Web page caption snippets

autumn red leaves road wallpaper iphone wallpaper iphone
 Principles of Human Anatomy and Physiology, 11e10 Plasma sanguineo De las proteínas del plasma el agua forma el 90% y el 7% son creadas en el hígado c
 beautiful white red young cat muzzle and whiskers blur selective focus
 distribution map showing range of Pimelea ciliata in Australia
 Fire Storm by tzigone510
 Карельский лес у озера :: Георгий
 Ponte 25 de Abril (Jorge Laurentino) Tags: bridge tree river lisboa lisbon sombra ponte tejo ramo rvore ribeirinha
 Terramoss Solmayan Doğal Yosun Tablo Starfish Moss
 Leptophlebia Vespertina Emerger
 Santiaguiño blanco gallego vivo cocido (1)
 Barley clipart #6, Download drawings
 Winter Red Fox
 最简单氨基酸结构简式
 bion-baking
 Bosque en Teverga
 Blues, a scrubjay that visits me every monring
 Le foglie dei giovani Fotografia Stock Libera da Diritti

## TASK PROMPT
Please write out, exactly as they appear, the lines from the line containing "Bosque en Teverga" through the last line of the records above, both included.

## OUTPUT
 Bosque en Teverga
 Blues, a scrubjay that visits me every monring
 Le foglie dei giovani Fotografia Stock Libera da Diritti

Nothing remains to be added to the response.